Alone in his Pell Street apartment, Charlie Jacks drank orange liqueur straight from the bottle. It had not been a good day. In fact it pretty much sucked. An hour ago the last in a long string of increasingly unattractive dates had thrown him out of her apartment. And just four hours earlier, he'd gotten fired from a crap job he couldn't stand but desperately needed. Again.

He took another sip.

Charlie had read a lot of science fiction as a kid, especially the old kind from back before he was born and the stuff had gotten all weird trying to be like "literature", or something. One of his favorites was where some guy would strike a deal with the devil. Not a devil with horns and tail and the stench of sulfur about him, of course, but some fancied-up, version that modern people could relate to. He didn't really believe in an actual devil, of course, but he liked the idea of magically defying all the messed up rules of the messed up world he found himself in. True, the suckers in those stories always managed to botch it up and get screwed in the end, but Charlie figured he was clever enough to outwit any stupid devil. Or demon or whatever. The traps were so obvious.

He took another sip and realized he was getting pretty stoned. He raised a finger, making small circles in the air. He looked at the finger, amused. "I summon thee, Satan!" he intoned, waving his whole arm around in what he imagined to be a magical gesture. He giggled, half hoping the object of his musings would appear in a puff of smoke before him. Hah! Yeah, right!

"This sucks," he thought, amusement forgotten. "What I really ought to do is kill myself dead."

Rising with some effort, he stumbled into the bedroom, vaguely recalling an old bottle of sleeping pills somewhere in the top dresser drawer. Fogged out as he was, he nearly tripped over the guy sitting in the chair by the bed. The man stood up. He was impeccably dressed in business grays. And quite young. "You called?" he asked with a beaming smile.

Charlie stood frozen for a moment, trying to shift the vapor-laden gears of his mind. He blinked. "Uh!" he grunted. "Who the hell are . . . ?" He stopped and cocked his head slightly, faintly amused again. "Not — "

No, no, of course not," said the young man with a trace of condescension. "The Old Man Himself can't come running every time some little service is required. He's very busy these days — a lot busier than you might think, Mr. Jacks." He smiled faintly at his own small joke. "Now then," he continued, all businesslike: "I'm your Personal Representative. What can I do for you?"
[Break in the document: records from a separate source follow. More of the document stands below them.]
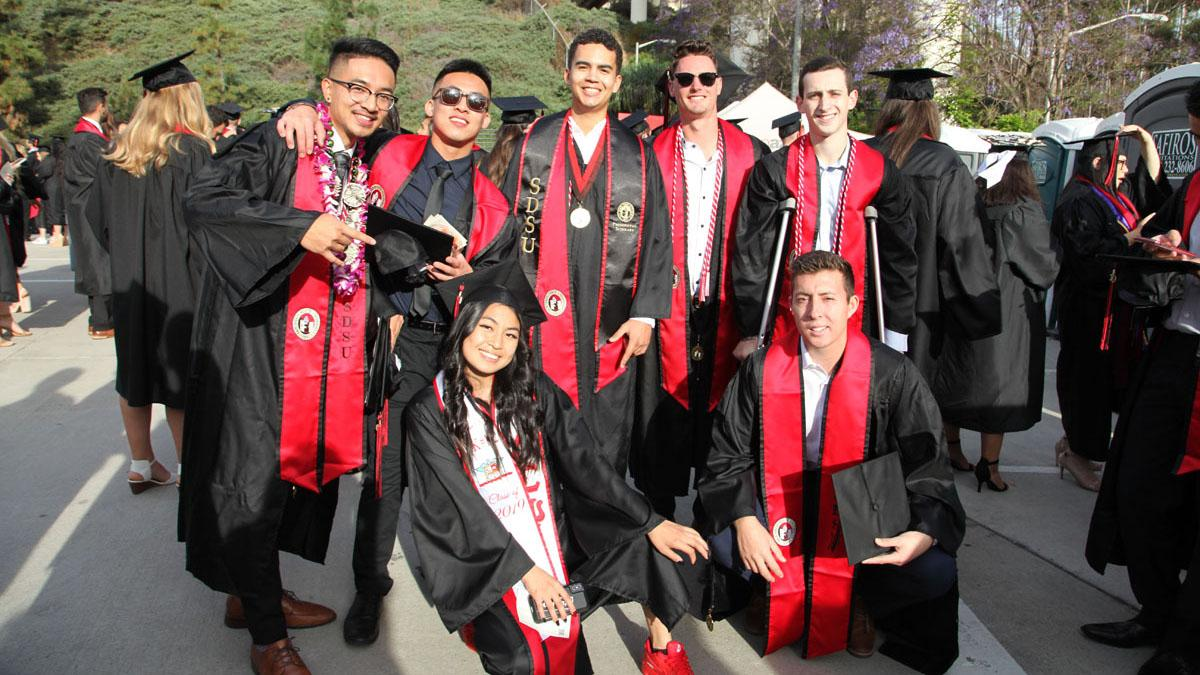 Group photo of students in graduation gowns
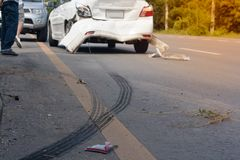 Car accident. A car accident. Traces of braking tires on the road surface. Warm light Stock Photos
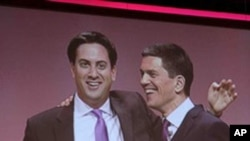 Ed Miliband, left, newly-elected leader of Britain's opposition Labour Party, embraces his brother David Miliband, following David's speech on foreign policy during the party's annual conference, in Manchester, England. Labour elected young lawmaker Ed Mi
Charlie, still not quite believing all this was actually happening, struggled for a moment: "Well . . . uh  . . . let me see . . . well, yes, I guess I'd like some money . . ." He suddenly laughed at his own confusion. "Yeah, tons of money! And women! And while you're at it —"

"Hold it!" grinned the young man expansively. "I get the idea. Let me tell you about our standard contract for this kind of situation." He gave Charlie an enormous, friendly smile. "If it meets with your approval we can save ourselves a lot of time. All right?"

"Well, sure. Okay."

"Fine. There are three basic services offered in our contract. First, we'll supply you with the means for obtaining unlimited amounts of money."

"Really? You mean —"

"Please, Mr. Jacks, let me finish. Secondly, we'll give you the power to cause any woman to become hopelessly infatuated with you."

Charlie looked at him skeptically. He knew himself to be very plain-looking not at all the sort of man women became "infatuated" with.

"And finally, as an added bonus, we'll throw in perfect health and immortality. Under this clause, your life could end only by your own hand."

Charlie stared at him.

"In return for these services," continued his Personal Representative, "we'll expect you to work for our organization when your earthly life is completed" — he smiled knowingly — "provided you ever decide you've had enough of it, of course." He gave Charlie a sincere look: "That's the basic agreement, Mr. Jacks. Do you have any questions?"

Charlie was overwhelmed. Visions of himself in palatial settings surrounded by beautiful women flitted through his mind. He couldn't speak.

But then a disturbing thought appeared in the midst of all this splendor. He sobered, a little afraid to say anything lest he blow the whole deal. He asked nervously: "What about  . . . well, you know, my soul? I've heard that  . . . um  . . . "

His Representative looked at him condescendingly: "And what exactly is this 'soul' of which you speak?"

Charlie was confused. "Well, I guess I don't really know." He looked at the young man hopefully.

"Neither do I!" said the representative with finality. "There's no mention of a soul or anything like that in our contract."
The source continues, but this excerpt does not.